Turning on Single-Molecule Magnet Behavior in a Linear {Mn3} Compound

The synthesis, structure, and magnetic properties are reported for a new manganese compound with a mixed-valent {Mn(3)} core arranged in a linear fashion. The previously reported complex 1, [Mn(IV)(3)(dpo)(6)]·2MeCN, where H(2)dpo is (E)-1-hydroxy-1,1-diphenylpropan-2-one oxime, served as a starting point for the isolation of a {Mn(3)} compound with an analogous core arrangement through the reaction of Mn(OAc)(2)·4H(2)O, H(3)oxol ((E)-2,5-dihydroxy-2,5-dimethylhexan-3-one oxime), and NaOH in MeOH and MeCN. By using these reaction conditions, compound 2, Na[Mn(IV)(2)Mn(III)(Hoxol)(6)](n)·MeOH·H(2)O, was successfully isolated revealing a central Mn(III) ion thereby introducing structural and magnetic anisotropy to the system. The structure of 2 reveals linear trinuclear Mn(IV)-Mn(III)-Mn(IV) units connected through Na(+) ions forming a linear one-dimensional coordination polymer. The Jahn-Teller axes of each trinuclear unit are aligned parallel within the same chain and form a 75° angle between the two symmetry related chains. Magnetic susceptibility measurements of 1 and 2 in the temperature range 1.9-300 K reveal that only the reduced compound, 2, is a single-molecule magnet (SMM) largely due to the anisotropy introduced by the Jahn-Teller distortions on the Mn(III) ions, which effectively induce this magnet behavior. Weak antiferromagnetic interactions along the chains through the Na(+) cations lead to a modulation of the intrinsic properties of the Mn(IV)-Mn(III)-Mn(IV) SMMs.
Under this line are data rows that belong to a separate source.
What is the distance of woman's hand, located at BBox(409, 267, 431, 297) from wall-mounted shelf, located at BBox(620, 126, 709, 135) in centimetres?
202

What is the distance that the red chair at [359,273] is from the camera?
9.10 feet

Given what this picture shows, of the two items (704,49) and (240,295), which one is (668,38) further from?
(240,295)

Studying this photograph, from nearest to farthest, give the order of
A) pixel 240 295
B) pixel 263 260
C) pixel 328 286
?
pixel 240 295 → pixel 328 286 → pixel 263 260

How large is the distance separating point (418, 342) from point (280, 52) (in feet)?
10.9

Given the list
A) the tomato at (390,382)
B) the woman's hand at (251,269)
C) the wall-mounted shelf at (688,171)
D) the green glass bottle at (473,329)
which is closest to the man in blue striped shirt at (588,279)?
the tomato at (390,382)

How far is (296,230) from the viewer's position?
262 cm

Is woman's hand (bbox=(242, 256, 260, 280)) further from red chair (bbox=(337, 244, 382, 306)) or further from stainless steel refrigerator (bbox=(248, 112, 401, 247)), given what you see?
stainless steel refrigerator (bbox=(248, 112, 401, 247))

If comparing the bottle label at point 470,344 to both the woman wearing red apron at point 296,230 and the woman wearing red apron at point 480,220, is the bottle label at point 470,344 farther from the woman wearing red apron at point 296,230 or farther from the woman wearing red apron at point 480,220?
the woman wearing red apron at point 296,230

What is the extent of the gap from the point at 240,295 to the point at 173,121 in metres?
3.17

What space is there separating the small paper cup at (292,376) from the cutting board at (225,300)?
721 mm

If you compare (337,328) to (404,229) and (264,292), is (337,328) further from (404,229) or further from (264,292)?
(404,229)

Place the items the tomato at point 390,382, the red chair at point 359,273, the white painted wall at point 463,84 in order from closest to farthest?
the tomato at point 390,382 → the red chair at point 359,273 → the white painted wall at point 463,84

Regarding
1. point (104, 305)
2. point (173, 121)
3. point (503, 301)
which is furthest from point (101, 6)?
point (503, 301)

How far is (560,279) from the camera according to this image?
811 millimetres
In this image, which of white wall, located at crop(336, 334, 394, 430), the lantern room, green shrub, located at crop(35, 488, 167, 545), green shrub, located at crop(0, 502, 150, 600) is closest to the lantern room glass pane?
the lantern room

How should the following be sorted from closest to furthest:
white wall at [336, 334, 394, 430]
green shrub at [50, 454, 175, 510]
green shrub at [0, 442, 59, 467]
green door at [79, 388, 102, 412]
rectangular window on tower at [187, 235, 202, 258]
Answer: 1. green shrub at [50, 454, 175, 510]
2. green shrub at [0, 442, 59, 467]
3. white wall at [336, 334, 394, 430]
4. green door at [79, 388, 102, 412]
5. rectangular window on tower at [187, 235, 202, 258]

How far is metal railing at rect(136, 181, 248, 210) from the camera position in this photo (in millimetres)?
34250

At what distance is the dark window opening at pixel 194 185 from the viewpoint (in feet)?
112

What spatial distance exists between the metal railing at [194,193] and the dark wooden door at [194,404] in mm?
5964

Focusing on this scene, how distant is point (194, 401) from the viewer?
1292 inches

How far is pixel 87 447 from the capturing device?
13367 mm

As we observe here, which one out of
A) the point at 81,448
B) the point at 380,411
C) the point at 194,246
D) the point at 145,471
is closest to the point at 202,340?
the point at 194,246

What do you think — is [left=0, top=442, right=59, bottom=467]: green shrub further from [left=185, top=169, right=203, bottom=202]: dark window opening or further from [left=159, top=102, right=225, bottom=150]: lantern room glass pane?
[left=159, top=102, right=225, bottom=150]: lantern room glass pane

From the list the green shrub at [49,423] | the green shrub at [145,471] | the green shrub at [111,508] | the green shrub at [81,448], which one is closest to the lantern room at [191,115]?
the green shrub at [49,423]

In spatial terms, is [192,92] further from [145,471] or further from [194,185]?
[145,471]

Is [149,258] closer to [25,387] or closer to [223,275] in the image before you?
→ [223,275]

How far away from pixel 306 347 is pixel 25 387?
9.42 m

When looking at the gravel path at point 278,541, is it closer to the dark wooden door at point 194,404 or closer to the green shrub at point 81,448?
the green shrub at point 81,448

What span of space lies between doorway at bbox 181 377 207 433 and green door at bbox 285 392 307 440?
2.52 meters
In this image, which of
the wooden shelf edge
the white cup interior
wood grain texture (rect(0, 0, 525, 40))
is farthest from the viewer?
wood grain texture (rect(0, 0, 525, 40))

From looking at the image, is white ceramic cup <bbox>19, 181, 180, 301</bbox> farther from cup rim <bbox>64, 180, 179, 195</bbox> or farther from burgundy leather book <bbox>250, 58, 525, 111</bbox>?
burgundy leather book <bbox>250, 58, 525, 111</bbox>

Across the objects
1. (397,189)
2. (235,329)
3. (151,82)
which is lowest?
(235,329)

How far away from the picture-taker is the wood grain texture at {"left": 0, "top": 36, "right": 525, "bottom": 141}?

Single-molecule magnetism arising from cobalt(II) nodes of a crystalline sponge

The remarkable Metal–Organic Framework (MOF), {[(Co(NCS)2)3(κ3-TPT)4]·a(H2O)·b(MeOH)}n (1), which is used in the revolutionary crystalline sponge method, displays characteristic Single-Molecule Magnet (SMM) behaviour under applied static fields. We report the subtle effects of changes in the coordination environment of the CoII ions in 1, leading to drastically different magnetic behaviors of two additional related compounds, {[(Co(NCS)2)3(κ0–3-TPT)4]·c(H2O)}n (2) and {[(Co(NCS)2(H2O)0.65(MeOH)0.35)3(κ3-TPT)2]·2.4(H2O)}n (3). Magnetic measurements reveal unquenched first order orbital angular momentum, leading to significant magnetic anisotropy in all compounds, which was corroborated through CASSCF-type calculations. Notably, the crystalline sponge is the first example of a 3D network built from CoII Single-Ion Magnets (SIMs) as nodes.